Surqualifiée et surexploitée, Rita use de ses talents d’avocate au service d’un gros cabinet plus enclin à blanchir des criminels qu’à servir la justice. Mais une porte de sortie inespérée s’ouvre à elle, aider le chef de cartel Manitas à se retirer des affaires et réaliser le plan qu’il peaufine en secret depuis des années : devenir enfin la femme qu’il a toujours rêvé d’être.
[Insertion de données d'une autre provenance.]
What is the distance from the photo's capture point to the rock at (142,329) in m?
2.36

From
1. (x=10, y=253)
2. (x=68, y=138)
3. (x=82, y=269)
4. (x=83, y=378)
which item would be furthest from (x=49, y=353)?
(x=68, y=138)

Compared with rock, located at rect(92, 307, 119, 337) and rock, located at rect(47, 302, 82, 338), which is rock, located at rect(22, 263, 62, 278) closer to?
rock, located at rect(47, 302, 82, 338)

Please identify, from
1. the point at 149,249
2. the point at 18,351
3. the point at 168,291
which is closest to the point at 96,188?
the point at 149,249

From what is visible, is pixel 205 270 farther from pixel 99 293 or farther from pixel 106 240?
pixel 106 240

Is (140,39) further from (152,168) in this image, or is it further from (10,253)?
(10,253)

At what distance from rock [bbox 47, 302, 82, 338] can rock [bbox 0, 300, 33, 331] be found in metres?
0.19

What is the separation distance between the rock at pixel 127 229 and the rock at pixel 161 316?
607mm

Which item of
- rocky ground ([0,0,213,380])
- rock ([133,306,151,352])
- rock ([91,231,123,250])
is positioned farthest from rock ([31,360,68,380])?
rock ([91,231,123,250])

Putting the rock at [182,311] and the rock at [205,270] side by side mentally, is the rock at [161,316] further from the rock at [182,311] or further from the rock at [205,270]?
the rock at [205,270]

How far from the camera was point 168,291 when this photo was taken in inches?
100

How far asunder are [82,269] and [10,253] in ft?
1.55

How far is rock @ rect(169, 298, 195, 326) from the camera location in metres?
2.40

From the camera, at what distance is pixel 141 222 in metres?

Prix du jury, prix d’interprétation féminine pour l’ensemble du Cast, une course aux Oscars plutôt bien lancée puisqu’il est déjà nommé 6 fois dans la shortlist, « Emilia Pérez » est le nouveau chef d’œuvre du réalisateur Jacques Audiard, grand habitué de la Croisette et multi récompensé avec des œuvres telles que « Un Prophète » en 2009 ou encore « De Rouille et d’Os » en 2012. Audiard, c’est un état d’esprit, une vision précise de son sujet et surtout une envie d’aller là où on ne l’attend pas. D’un film carcéral il passe à un drame sur la reconstruction après un accident, pour ensuite parler de l’intégration (Dheepan), puis un Western (Les Frères Sisters), puis ensuite une comédie dramatique sur la valse des sentiments (Les Olympiades) et maintenant « Emilia Pérez » dont le sujet principal pourrait être le destin d’une personne Transgenre, mais se révèle être bien plus que cela. Et notamment sur ce que ce changement implique de bouleversement dans la vie de la personne en question et dans celle des autres.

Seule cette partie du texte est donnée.